Q - Does the last trampoline node discover who the recipient is?

A - If the recipient supports trampoline and knows how to decrypt this packet, no. The last sender just sees a normal onion packet and sees that he is supposed to forward it to that next guy. If the recipient does not support trampoline then yes you are losing privacy. But it is kind of the same as today. If the next to last node in the route is forwarding to an unannounced channel for example, or someone he knows is not routing, he knows that this is the destination. We have the same kind of trade-offs, a bit worse when the recipient is a legacy node. If the recipient supports trampoline we have ways to make it as good as today. That is an area where we would like to see more ideas and more ways of analyzing that we’re not losing any privacy.

Q - If you are giving up custody of your route to a third party. Let’s say every Sunday I go to church and I make a donation to my church. If I give that pathfinding to a third party then they can route through somebody that will use that information?

A - It depends because you still choose your trampoline node. It is just that you are choosing less of the route. You are not choosing the full route but you are choosing trampoline nodes and you can rotate them randomly. Also it is not replacing the existing routing algorithm. You still have the choice to use either of those.
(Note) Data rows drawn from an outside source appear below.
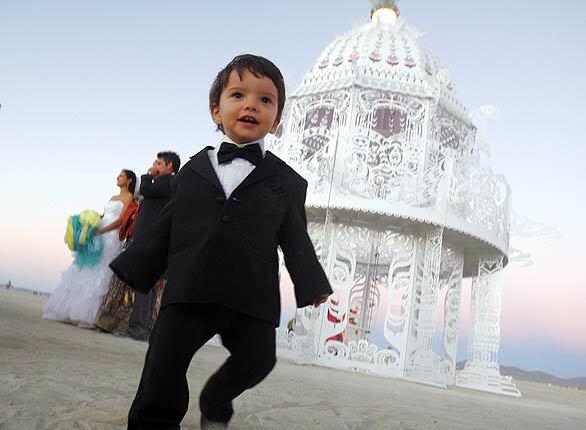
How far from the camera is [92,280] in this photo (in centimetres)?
629

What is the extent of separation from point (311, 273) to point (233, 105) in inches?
28.7

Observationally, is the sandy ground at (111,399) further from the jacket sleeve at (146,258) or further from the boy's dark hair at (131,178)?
the boy's dark hair at (131,178)

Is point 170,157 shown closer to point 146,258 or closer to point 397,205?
point 146,258

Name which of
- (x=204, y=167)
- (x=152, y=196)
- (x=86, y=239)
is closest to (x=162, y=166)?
(x=152, y=196)

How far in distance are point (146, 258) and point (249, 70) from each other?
32.3 inches

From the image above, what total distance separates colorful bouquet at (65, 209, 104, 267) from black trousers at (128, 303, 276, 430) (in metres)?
4.95

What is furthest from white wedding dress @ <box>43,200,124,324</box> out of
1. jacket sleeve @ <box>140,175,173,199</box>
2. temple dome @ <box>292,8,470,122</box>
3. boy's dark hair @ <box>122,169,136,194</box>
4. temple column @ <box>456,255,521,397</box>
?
temple column @ <box>456,255,521,397</box>

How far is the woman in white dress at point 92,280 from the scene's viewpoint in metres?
6.22

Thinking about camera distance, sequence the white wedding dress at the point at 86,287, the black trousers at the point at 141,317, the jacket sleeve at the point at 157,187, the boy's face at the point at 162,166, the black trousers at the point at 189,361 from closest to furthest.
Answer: the black trousers at the point at 189,361 → the jacket sleeve at the point at 157,187 → the boy's face at the point at 162,166 → the black trousers at the point at 141,317 → the white wedding dress at the point at 86,287

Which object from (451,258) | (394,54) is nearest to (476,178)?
(451,258)

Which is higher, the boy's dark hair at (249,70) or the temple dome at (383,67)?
the temple dome at (383,67)

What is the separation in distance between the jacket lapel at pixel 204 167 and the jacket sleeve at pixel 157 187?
2.99 metres

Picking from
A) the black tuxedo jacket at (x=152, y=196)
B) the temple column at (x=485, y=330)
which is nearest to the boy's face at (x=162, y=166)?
the black tuxedo jacket at (x=152, y=196)

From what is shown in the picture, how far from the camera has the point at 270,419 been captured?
2471mm
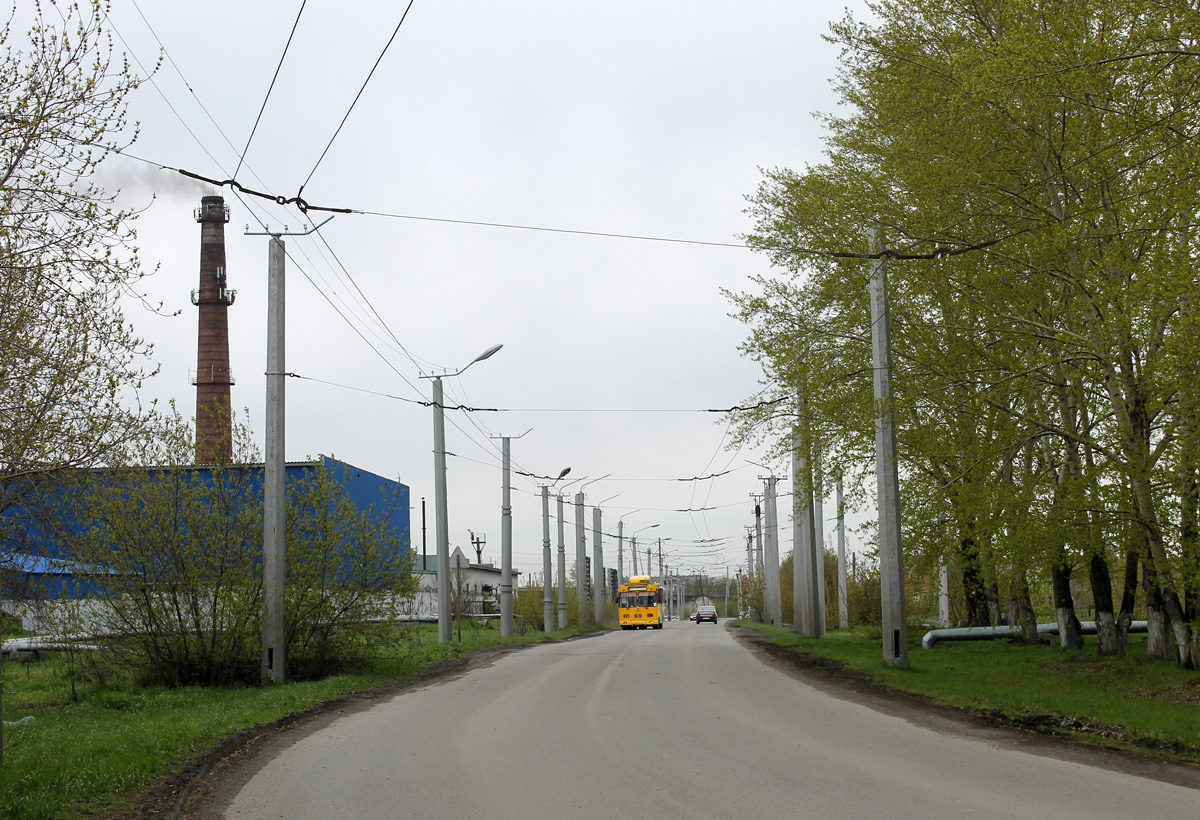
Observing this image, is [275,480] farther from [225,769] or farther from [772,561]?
[772,561]

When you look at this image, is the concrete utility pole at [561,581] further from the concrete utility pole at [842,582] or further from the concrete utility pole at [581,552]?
the concrete utility pole at [842,582]

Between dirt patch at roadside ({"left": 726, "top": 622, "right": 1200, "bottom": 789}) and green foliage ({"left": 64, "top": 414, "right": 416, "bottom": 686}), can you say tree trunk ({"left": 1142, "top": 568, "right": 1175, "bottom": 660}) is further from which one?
green foliage ({"left": 64, "top": 414, "right": 416, "bottom": 686})

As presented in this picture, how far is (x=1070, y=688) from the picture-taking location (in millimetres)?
15289

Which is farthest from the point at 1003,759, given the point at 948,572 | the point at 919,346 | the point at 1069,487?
the point at 948,572

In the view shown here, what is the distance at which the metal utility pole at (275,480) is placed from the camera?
56.6 ft

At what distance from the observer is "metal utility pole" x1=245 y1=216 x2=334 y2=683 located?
17266 mm

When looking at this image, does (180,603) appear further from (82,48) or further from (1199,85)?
(1199,85)

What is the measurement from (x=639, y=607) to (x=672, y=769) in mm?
56124

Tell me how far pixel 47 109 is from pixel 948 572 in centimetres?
3267

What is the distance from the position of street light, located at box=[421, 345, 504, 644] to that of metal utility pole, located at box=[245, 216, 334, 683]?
10896 mm

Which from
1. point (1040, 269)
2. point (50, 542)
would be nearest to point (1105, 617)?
point (1040, 269)

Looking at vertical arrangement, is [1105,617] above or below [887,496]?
below

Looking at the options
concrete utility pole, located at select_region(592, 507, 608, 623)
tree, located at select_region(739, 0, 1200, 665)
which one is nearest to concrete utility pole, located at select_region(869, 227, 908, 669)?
tree, located at select_region(739, 0, 1200, 665)

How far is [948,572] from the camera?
35.4 metres
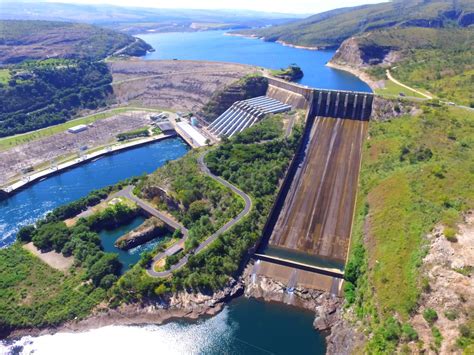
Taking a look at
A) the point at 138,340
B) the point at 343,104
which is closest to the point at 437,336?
the point at 138,340

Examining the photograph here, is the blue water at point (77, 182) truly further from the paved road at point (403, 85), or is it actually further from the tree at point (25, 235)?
the paved road at point (403, 85)

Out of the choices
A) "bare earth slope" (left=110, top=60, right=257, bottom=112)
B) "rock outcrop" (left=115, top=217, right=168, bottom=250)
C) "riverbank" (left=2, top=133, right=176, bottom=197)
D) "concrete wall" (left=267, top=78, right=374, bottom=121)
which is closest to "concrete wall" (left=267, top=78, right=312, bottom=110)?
"concrete wall" (left=267, top=78, right=374, bottom=121)

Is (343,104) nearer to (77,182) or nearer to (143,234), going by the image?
(143,234)

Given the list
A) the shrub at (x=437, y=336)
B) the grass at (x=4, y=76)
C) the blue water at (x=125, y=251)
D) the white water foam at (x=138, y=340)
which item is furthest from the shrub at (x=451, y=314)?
the grass at (x=4, y=76)

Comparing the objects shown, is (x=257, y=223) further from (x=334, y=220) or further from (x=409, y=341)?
(x=409, y=341)

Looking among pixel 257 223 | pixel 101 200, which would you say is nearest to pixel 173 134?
pixel 101 200

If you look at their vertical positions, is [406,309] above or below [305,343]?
above

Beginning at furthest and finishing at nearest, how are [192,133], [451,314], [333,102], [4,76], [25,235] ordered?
[4,76], [192,133], [333,102], [25,235], [451,314]
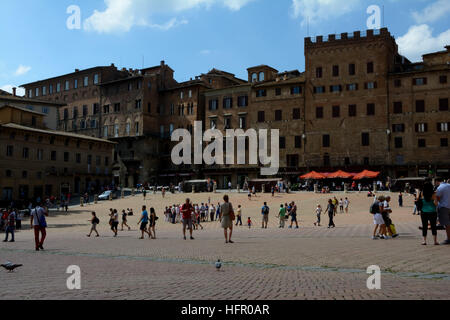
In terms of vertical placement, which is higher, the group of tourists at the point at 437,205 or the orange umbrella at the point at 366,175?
the orange umbrella at the point at 366,175

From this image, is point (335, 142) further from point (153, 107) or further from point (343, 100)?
point (153, 107)

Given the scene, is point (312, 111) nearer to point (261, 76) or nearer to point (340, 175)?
point (340, 175)

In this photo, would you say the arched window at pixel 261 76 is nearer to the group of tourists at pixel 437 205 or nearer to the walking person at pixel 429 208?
the group of tourists at pixel 437 205

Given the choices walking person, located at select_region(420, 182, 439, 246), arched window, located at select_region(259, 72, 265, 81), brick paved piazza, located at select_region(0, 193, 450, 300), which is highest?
arched window, located at select_region(259, 72, 265, 81)

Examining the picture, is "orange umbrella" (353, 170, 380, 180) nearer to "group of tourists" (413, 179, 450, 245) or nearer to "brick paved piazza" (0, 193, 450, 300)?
"brick paved piazza" (0, 193, 450, 300)

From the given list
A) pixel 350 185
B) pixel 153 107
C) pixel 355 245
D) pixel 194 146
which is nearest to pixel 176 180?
pixel 194 146

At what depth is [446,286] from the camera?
691 cm

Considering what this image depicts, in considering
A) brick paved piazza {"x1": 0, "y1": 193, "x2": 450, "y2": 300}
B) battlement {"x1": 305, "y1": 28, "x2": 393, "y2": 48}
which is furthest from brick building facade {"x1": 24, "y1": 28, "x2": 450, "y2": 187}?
brick paved piazza {"x1": 0, "y1": 193, "x2": 450, "y2": 300}

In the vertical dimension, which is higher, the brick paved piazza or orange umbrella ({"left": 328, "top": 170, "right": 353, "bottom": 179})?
orange umbrella ({"left": 328, "top": 170, "right": 353, "bottom": 179})

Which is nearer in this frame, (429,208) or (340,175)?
(429,208)

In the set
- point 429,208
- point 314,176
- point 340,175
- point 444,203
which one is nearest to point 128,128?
point 314,176

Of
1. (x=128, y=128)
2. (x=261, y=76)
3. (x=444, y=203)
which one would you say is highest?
(x=261, y=76)

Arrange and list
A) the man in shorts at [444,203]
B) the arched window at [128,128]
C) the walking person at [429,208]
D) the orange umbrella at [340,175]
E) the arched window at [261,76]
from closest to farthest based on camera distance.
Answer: the man in shorts at [444,203] → the walking person at [429,208] → the orange umbrella at [340,175] → the arched window at [261,76] → the arched window at [128,128]

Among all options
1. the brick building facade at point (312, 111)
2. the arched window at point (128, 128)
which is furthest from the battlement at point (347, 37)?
the arched window at point (128, 128)
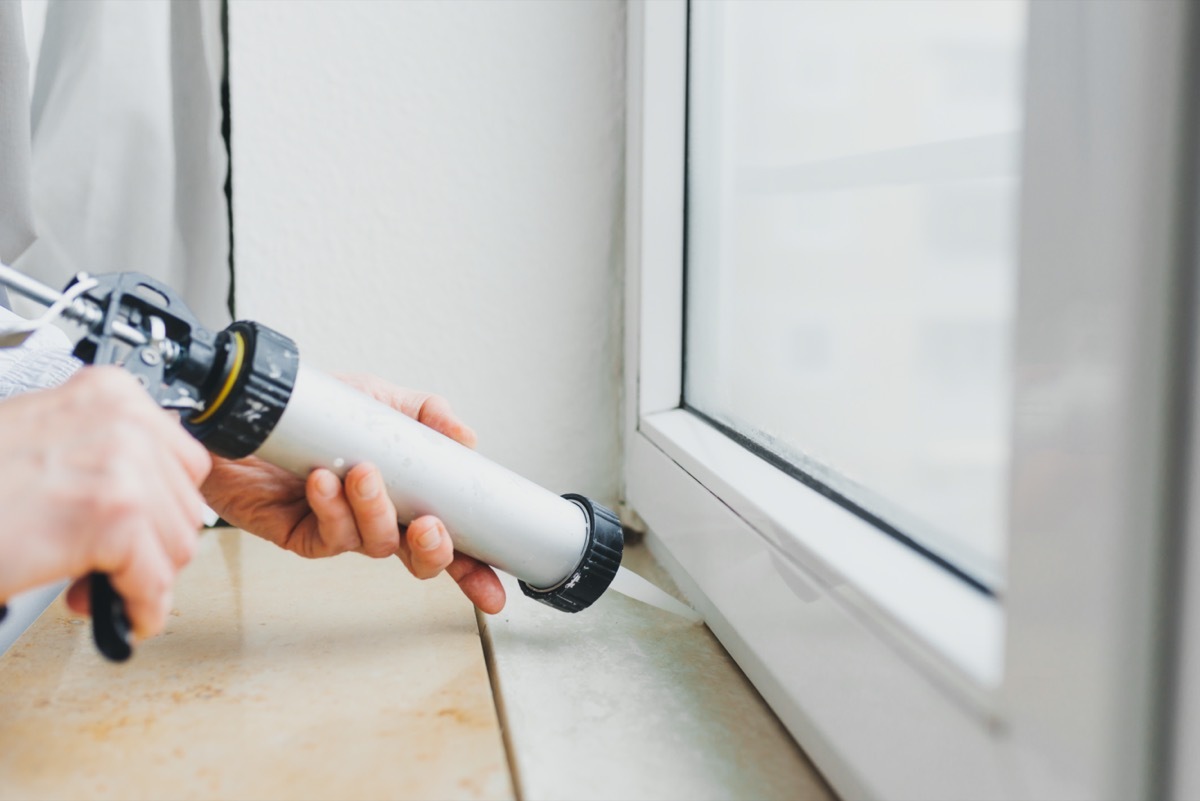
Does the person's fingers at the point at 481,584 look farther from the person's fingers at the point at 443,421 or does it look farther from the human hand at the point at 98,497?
the human hand at the point at 98,497

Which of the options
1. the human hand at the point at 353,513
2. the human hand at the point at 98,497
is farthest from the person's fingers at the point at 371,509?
the human hand at the point at 98,497

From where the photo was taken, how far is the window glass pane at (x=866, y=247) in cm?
35

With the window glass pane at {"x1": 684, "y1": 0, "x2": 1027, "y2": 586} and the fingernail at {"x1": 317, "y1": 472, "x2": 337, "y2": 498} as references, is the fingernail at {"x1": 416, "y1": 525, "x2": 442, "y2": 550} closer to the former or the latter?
the fingernail at {"x1": 317, "y1": 472, "x2": 337, "y2": 498}

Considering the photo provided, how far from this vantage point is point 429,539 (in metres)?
0.48

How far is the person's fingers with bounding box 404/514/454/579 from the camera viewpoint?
478 millimetres

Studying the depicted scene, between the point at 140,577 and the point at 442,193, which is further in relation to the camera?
the point at 442,193

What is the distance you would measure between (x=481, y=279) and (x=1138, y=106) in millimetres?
603

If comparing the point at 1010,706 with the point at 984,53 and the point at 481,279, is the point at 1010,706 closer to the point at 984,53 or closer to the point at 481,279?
the point at 984,53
If you want to optimize for fees but have a slower boot up time before payment you can still do that. It is when you want to optimize for performance that you would use trampoline routing. If you are doing something that you think may be subject to analysis then you should use eclair-mobile instead of Phoenix and compute the whole path for yourself. It is just about giving more choice. On that triangle we currently only have the edge on the left and we are just giving you the opportunity to use the edge on the right. We are not forcing people to do that. You still have the opportunity of doing both of those depending on what your need is.